Antes de participar da abertura do seminário o ministro esteve reunindo rapidamente com representantes da entidades que compõem o Fórum da Terra - Federação de Trabalhadors na Agricultura (Fetagri), Movimento do Trabalhadores Rurais Sem Terra (MST), Central Única dos Trabalhadores (CUT Agrária), Faff, Conselho Indigenista Missionário (Cimi), MMTR, Fórum da Juventude Rural e Coams), onde recebeu do representante da Coams, Rosalvo Rodrigues, um documento, onde é apresentada a situação agrária do Estado com 48,6 mil famílias de assentados e de pequenos e micro agricultores, e de 13 mil famílias acampadas.
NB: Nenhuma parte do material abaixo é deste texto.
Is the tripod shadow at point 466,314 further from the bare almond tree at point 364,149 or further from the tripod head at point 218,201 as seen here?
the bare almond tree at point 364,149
O ministro se comprometeu a estudar o documento, mas disse de antemão, que grande parte das reivindicações do documento estavam sendo atendidas por projetos do governo federal ou Executivo Estadual. Ele também considerou “excelente”a iniciativa proposta pelo governador de criar um comitê formado por representantes da União, do Estado, e dos movimentos sociais para estipular metas de assentamento de famílias sem-terra até 2006, e reiterou a disposição de Zeca de até o encerramento de seu mandato assentar todas as famílias acampadas. Para cumprir essa meta o ministro revelou que o ministério trabalha inicialmente com a projeto de recuperar e fortalecer os assentamentos já existentes, desenvolvendo em paralelo ações de fortalecimento da agricultura familiar, e em um segundo momento avançar no processo de reforma agrária.
Para suprir a demanda por áreas, Rosseto revela que o ministério vai intensificar os processos de vistorias e ao mesmo tempo utilizar para assentamentos terras da União (devolutas) e propriedades colocadas como aval de empréstimos.